On Episode 213, I sit down through a computer screen with Chelsea Murn of Lady Beta Coaching. Chelsea’s coaching business caters exclusively to women and women’s climbing performance. Chelsea brings a deep holistic approach to her craft. On this episode, we talk about how impediments to climbing performance can be deep seeded in the emotional and mental health of the participant. We also tread into that landmine laden world of gender differences. But in the end, its an examination of how we all approach climbing and climbing performance for better and worse.
On Episode 119 of the Enormocast, I sit down in Grand Junction, in the landing pad of Mayan Smith-Gobat, to interview young alpinist and free climber, Brette Harrington. Oft mistaken for a Canadian because of her ties to Squamish, this young American climber has been lighting up in climbing media with tales of audacious solos and big wall climbs. Brette explains that she has always gone her own way and found climbing after a path toward freeride skiing took her to New Hampshire. Now only 24, and already an experienced expedition and wall climber, the whole world is at her command. Oh, and she is not related to climber Emily Harrington, though she wouldn’t mind it if she was.
On Episode 102 of the Enormocast, I sit down with long time friend and badass endurance athlete, Rebecca Rusch. Reba, as her friends call her (thanks to me), AKA The Queen of Pain, is known world wide for her feats on her mountain bike, but she was a climber first.

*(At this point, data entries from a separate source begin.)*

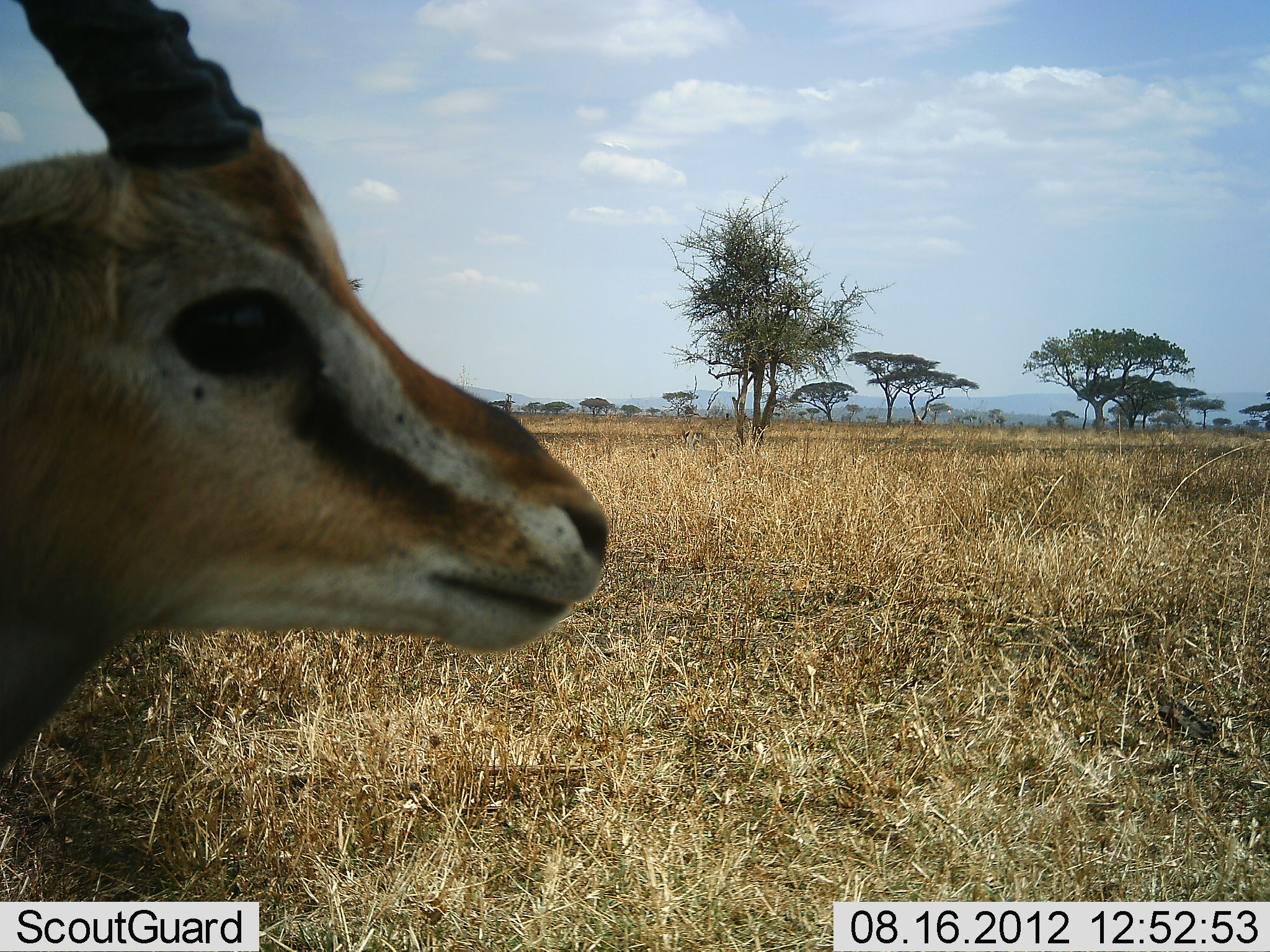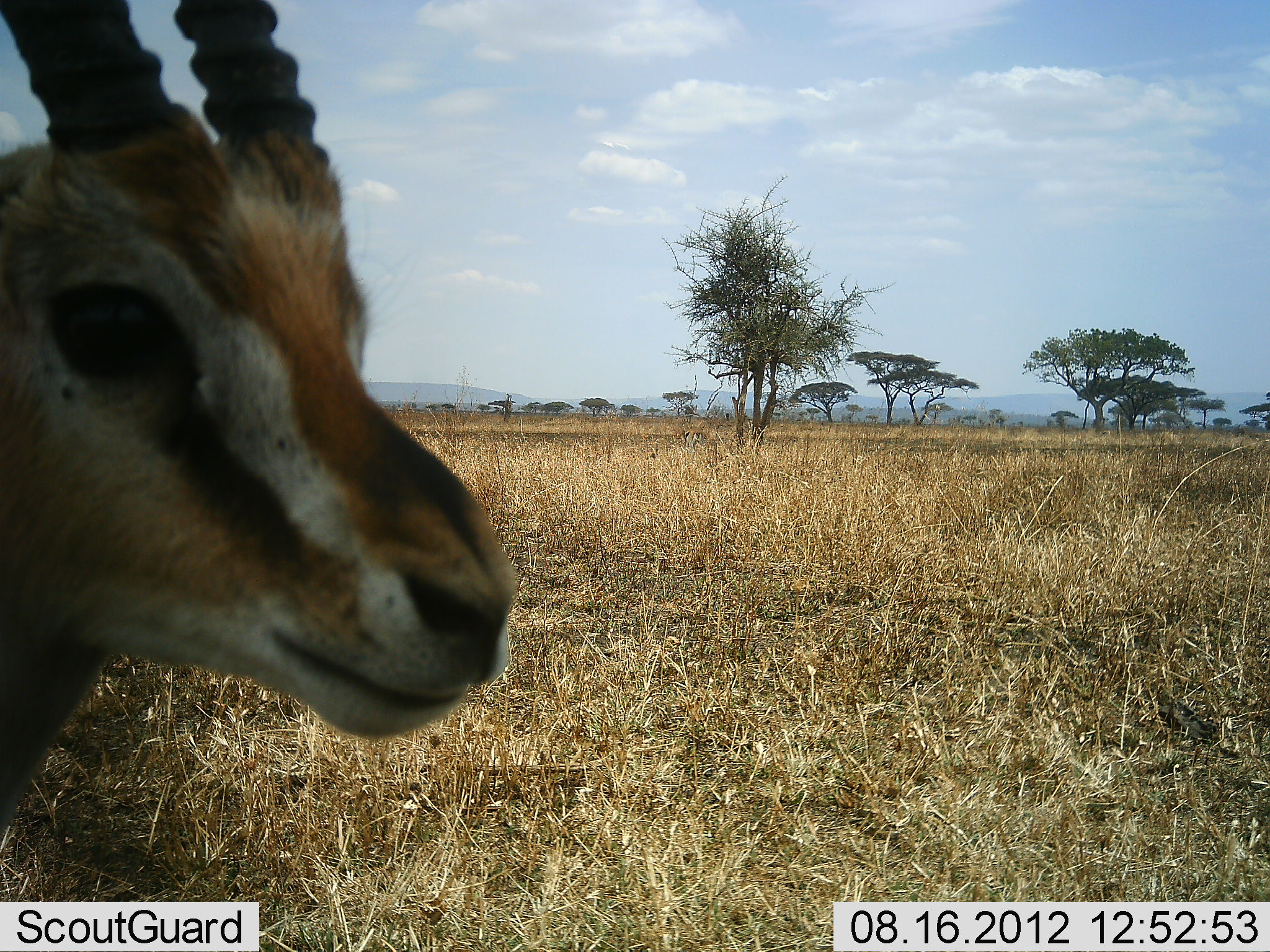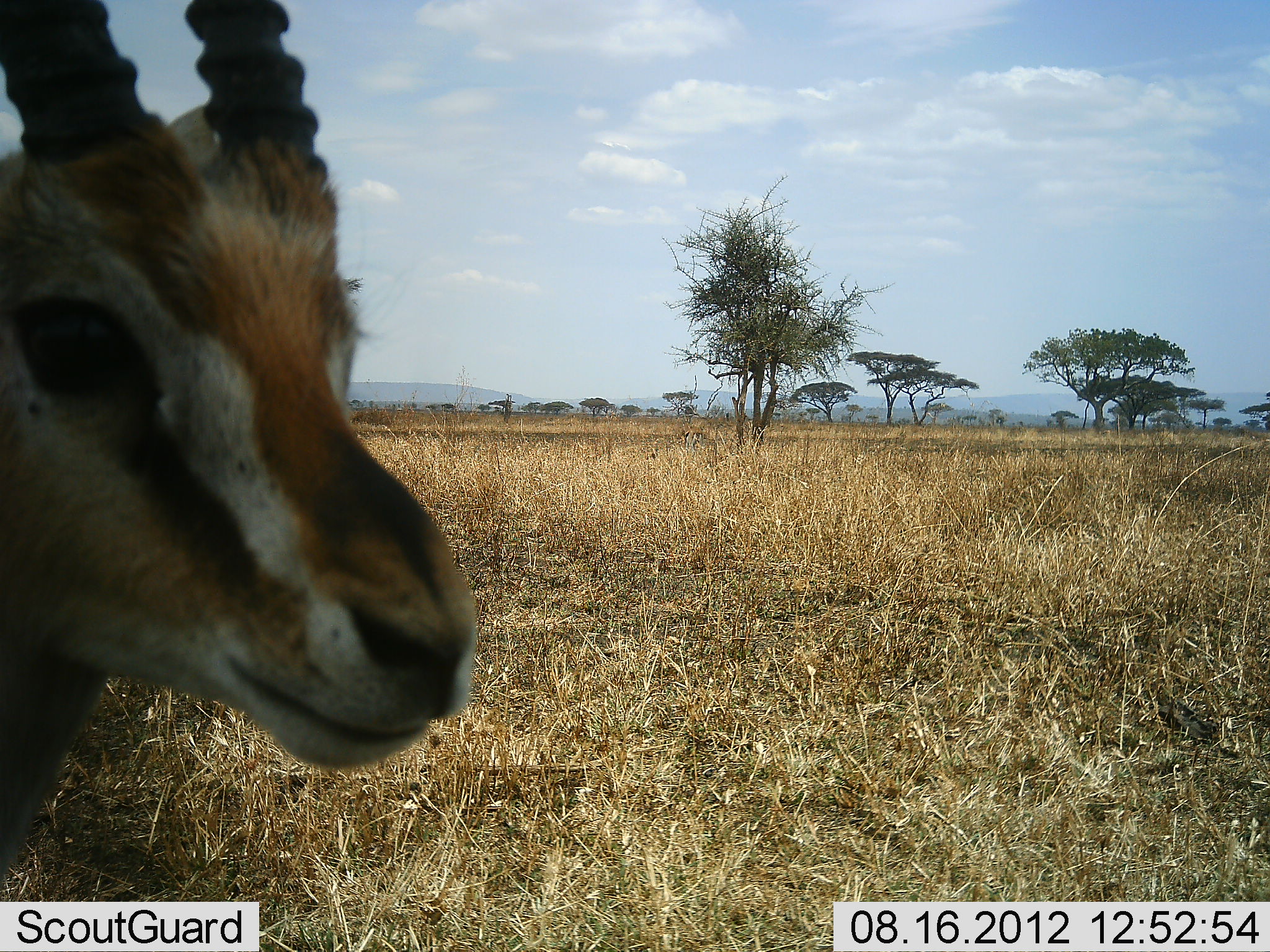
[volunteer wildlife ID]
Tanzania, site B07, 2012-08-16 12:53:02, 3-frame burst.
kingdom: Animalia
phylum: Chordata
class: Mammalia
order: Artiodactyla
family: Bovidae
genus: Eudorcas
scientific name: Eudorcas thomsonii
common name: thomson's gazelle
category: gazellethomsons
Gazellethomsons (thomson's gazelle) (Eudorcas thomsonii), count 1. Behavior (volunteer vote fractions): standing 90%, resting 0%, moving 20%, interacting 0%. Young present (vote fraction): 0%. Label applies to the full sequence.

After so much success in the realm of endurance mountain biking, including four Leadville 100 solo titles and more World Championships than you can shake a $20,000 dollar carbon fiber frame at, Reba still considers climbing her first love. One day, she will return to the fold and probably dominate climbing in some way, just like she has in so many of her athletic paths. This one is actually about walking away from climbing. Unheard of, I know.